Resource and calendar assumptions

Weekends, holidays, shifts, limited crews, and resource leveling can change start and finish dates before the slack formula is applied.

According to the GAO Schedule Assessment Guide, early dates are calculated by a forward pass, late dates by a backward pass, and the difference between early and late dates is total float or slack.

A negative value deserves special care. It does not say the activity has failed; it says the current schedule date math no longer satisfies the selected finish constraint. Recovery may come from resequencing, extra capacity, duration reduction, scope adjustment, or a changed milestone.

A positive value also needs judgment. Large total slack may be valid when an activity is on a noncontrolling path, but it may also reveal missing successors, weak logic, or an unconstrained open end. Very high slack values should be reviewed against the network diagram before they are treated as genuine schedule flexibility.

The Time Card Calculator helps compare actual working time with schedule assumptions when resource capacity affects float.

Slack time calculator interface for total float and critical-path status
Project scheduling calculator with inputs for early start, duration, late finish, successor start, and planned delay. Results show total slack, remaining slack, and critical-path status.

Frequently Asked Questions (FAQ)

Q: What is slack time in project management?

A: Slack time is schedule flexibility on a task or path. It shows how long work may move later before the project finish, a constrained milestone, or a successor activity is affected.

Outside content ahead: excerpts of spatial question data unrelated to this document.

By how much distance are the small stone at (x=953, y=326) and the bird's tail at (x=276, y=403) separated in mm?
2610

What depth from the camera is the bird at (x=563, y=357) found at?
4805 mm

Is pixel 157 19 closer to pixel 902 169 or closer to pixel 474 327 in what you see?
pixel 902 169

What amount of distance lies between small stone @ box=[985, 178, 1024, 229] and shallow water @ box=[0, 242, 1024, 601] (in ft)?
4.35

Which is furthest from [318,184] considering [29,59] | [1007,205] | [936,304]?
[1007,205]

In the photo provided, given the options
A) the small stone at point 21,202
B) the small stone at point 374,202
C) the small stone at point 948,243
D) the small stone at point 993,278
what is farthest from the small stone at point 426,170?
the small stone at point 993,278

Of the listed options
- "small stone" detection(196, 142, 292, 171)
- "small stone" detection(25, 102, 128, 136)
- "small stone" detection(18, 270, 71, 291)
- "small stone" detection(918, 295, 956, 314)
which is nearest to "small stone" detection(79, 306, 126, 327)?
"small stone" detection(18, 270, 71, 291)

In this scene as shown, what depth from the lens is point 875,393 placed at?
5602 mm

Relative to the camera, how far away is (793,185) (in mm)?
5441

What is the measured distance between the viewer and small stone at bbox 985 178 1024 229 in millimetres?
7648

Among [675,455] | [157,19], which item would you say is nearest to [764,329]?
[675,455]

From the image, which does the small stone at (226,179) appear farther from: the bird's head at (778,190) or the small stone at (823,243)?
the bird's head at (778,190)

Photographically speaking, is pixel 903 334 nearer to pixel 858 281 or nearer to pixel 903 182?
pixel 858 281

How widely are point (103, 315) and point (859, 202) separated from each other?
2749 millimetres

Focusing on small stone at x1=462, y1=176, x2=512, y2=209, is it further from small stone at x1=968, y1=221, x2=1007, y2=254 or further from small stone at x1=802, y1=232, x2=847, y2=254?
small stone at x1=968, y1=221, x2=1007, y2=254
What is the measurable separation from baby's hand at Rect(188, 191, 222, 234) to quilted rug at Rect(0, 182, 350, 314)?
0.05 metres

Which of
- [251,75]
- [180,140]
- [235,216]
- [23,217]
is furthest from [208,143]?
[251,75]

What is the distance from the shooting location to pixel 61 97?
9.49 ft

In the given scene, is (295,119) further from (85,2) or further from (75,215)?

Q: How is slack time calculated?

A: The standard total slack calculation subtracts early start from late start. The same result is also produced by subtracting early finish from late finish when the schedule dates are internally consistent.

Q: What is the difference between slack time and float?

A: Slack and float usually describe the same scheduling idea. Many project management references use total float for project-finish flexibility and slack as the plain-language label for that available delay.

Q: What does negative slack time mean?

A: Negative slack means the current schedule needs time recovery to meet the finish constraint. The task or path requires acceleration, resequencing, scope change, or a later deadline before the constraint can be met.

Q: Does zero slack mean a task is on the critical path?

A: Zero total slack normally marks a critical activity because any delay transfers to the project finish or constrained milestone. Some scheduling tools can also mark tasks critical because of date constraints.

Q: What is successor slack?

A: Successor slack compares a task's early finish with the earliest start of the next dependent task. It shows delay room before the immediate successor is affected, which can be smaller than total slack.